Honesty and responsibility. My daughter’s realization that her repeated lateness due to dragging ass in the morning could cause legal issues for the rest of the family, she started getting dressed when we told her to, and it’s not a problem anymore.

Mr. Nibbles goes to Valhalla.

I agree…well not about the hamster part but about the school part. I wouldn’t give the kid a week off for mourning but day of and after? Sure.

But then again, I give my kids one “hooky” day of their choice each year.

More cowbell.

Yes, for a day.

If I asked my parents for a day off from school, I generally got it. They realized how I hated to ask for things, so if I asked for a day off, it wasn’t for a trivial reason.

School isn’t useful for learning things so much as learning about life (i.e. the social aspect), and there are other ways to learn about that.

Hi. My name is StuffLikeThatThere. Nice to meet you.

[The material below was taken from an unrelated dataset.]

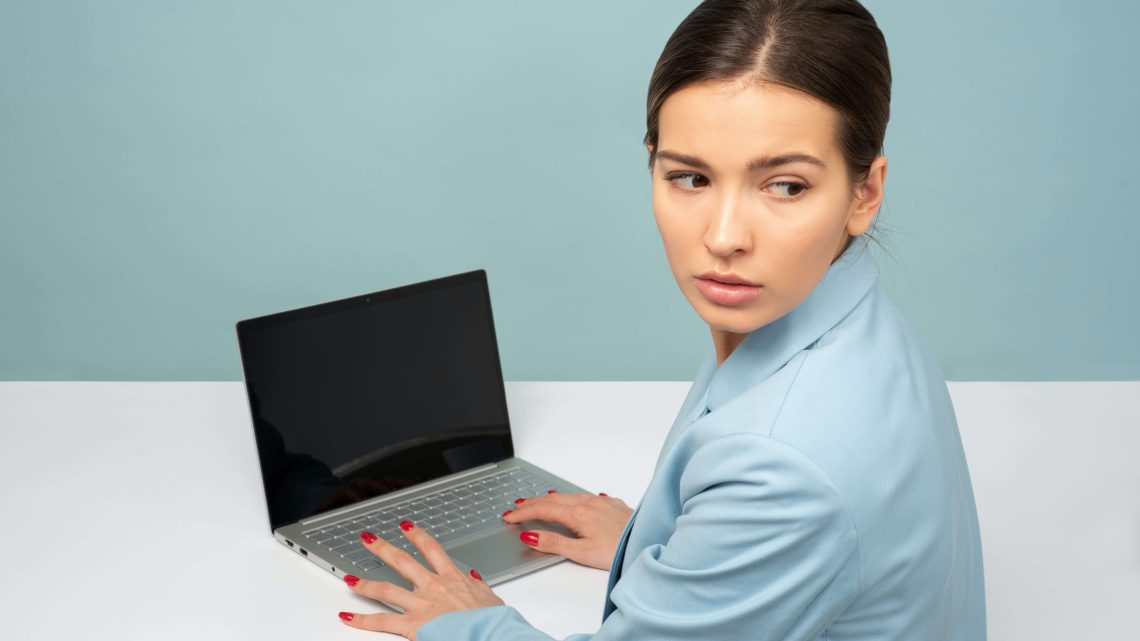 woman typing on her laptop anxiously looking over her shoulder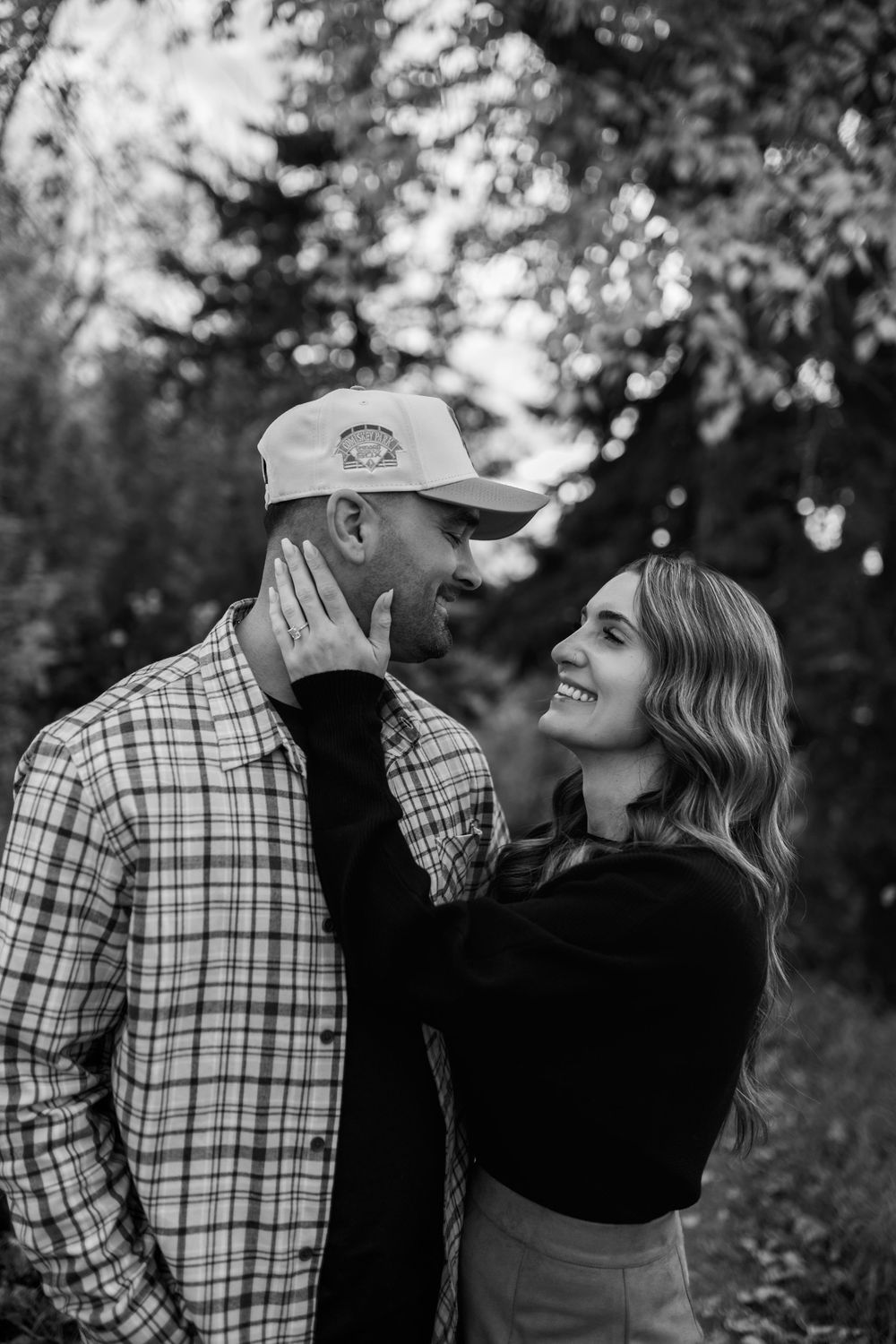 Black and white engagement portrait of a smiling couple embracing among trees, her hand on his cheek, showing off her ring.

I’m not harshing on you because you have, but I can’t imagine that I’m the only person in the world, or even on the board, who has never taken a sick day when not sick.

I can’t take the guilt. I’m also a terrible liar, and I don’t think I could pull it off.

I’m not one who demeaned the hamster, and I really don’t want to trivialize the guy’s attachment to it. But I think a more appropriate way to honor the pet would be to go to school and mourn with friends. Tell them stories about the animal and why he meant so much to you. Like I said in my post, it’s just a matter of proportion. The hamster isn’t unimportant, but skipping school doesn’t make it any more important either.